Through research, I learned that the only evidence-based safe noise exposure level was a time-weighted average of 70 dB for 24 hours, calculated by the Environmental Protection Agency in 1974. I presented a paper about this in 2016 at a meeting for the Institute for Noise Control Engineering in Rhode Island, and subsequently published an editorial about it in the American Journal of Public Health. I thought about the industrial-strength 85 dB or dBA noise exposure level, based on the National Institute for Occupational Safety and Health recommended exposure level for occupational noise.

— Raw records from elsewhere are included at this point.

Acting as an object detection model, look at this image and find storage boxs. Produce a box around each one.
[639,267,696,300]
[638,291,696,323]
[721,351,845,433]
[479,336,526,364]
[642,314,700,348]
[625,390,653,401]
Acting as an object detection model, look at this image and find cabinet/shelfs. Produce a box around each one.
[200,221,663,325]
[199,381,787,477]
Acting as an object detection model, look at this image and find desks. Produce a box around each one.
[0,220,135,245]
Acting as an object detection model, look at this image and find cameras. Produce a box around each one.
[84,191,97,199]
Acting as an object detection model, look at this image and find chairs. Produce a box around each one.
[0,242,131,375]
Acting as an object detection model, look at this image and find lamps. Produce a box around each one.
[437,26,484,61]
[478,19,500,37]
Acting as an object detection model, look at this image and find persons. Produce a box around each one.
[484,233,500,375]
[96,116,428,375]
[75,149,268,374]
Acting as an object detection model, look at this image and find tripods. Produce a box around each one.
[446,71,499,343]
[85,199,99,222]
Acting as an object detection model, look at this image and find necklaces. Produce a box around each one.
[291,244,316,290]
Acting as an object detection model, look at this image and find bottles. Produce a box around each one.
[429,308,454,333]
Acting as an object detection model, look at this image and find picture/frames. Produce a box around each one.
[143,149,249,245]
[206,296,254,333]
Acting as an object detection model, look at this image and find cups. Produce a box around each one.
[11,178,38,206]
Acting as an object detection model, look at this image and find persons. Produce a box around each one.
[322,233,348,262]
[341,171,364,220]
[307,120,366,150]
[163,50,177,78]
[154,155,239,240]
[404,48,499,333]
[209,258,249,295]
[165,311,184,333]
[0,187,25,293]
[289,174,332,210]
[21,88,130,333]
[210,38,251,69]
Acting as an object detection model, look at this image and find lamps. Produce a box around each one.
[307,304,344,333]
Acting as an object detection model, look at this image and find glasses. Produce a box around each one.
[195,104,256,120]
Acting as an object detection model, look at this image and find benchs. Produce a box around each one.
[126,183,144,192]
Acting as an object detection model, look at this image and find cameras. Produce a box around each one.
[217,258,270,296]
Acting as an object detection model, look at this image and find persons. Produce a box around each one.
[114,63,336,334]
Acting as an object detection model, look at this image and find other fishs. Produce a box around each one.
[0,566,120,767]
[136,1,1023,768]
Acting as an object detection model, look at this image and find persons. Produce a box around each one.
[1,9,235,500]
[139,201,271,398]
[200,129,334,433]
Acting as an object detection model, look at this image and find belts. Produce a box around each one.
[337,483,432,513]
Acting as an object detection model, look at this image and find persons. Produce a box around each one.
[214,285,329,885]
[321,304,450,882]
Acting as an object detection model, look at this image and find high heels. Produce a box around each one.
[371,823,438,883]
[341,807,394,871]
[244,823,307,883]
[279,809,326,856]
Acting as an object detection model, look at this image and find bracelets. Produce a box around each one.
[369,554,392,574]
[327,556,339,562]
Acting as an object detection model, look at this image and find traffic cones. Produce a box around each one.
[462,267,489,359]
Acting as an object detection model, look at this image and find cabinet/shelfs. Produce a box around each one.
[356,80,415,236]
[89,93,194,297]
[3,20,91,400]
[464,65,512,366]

I realized that NIOSH needed to recalculate this limit downward due to noise exposure before working years and outside work during working years; the need to consider lifetime noise exposure; and the need to use more sensitive measures of auditory damage than limited-range pure tone screening audiometry.
As I thought more about the safe noise exposure level, I realized that it’s even lower than the EPA’s 70 dB daily average, possibly as low as 55 dBA for a single noise event and 55-60 dB for a day. I presented papers about these analyses at the December 2022 meeting of the Acoustical Society of America in Tennessee, one paper last year and another earlier this year.
Noise causes auditory and non-auditory health problems, so I set out to redefine noise to include recognition of the harm that noise causes. I made a poster presentation about this topic at the December 2022 ASA meeting in California, and then published a paper about the new definition of noise, noise is unwanted and/or harmful sound. The new definition opens the 2021 American Public Health Association policy statement and was adopted by the International Commission on Biological Effects of Noise and added to the ICBEN Constitution in 2023. So far my efforts to get the new definition added to dictionaries has been unsuccessful, although the Wikipedia article about noise states that “noise is wanted or harmful sound.”
My quixotic quest for quiet continued at the ASA meeting in Canada earlier this year, where I presented a paper about a revised, comprehensive definition of noise, expanded to include the acoustic, electronic and scientific meanings of noise: Noise: a) for living things, noise is unwanted and/or harmful sound. b) In engineering and electronics, noise is any unwanted disturbance within a useful frequency band, such as undesired electric waves in a transmission channel or device. c) In scientific measurements, noise is erratic, intermittent or statistically random oscillation.
Please wish me luck in my efforts to make the world quieter. A quieter world will be a better and healthier world for all.
*A-weighting adjusts unweighted sound measurements to reflect the frequencies heard in human speech.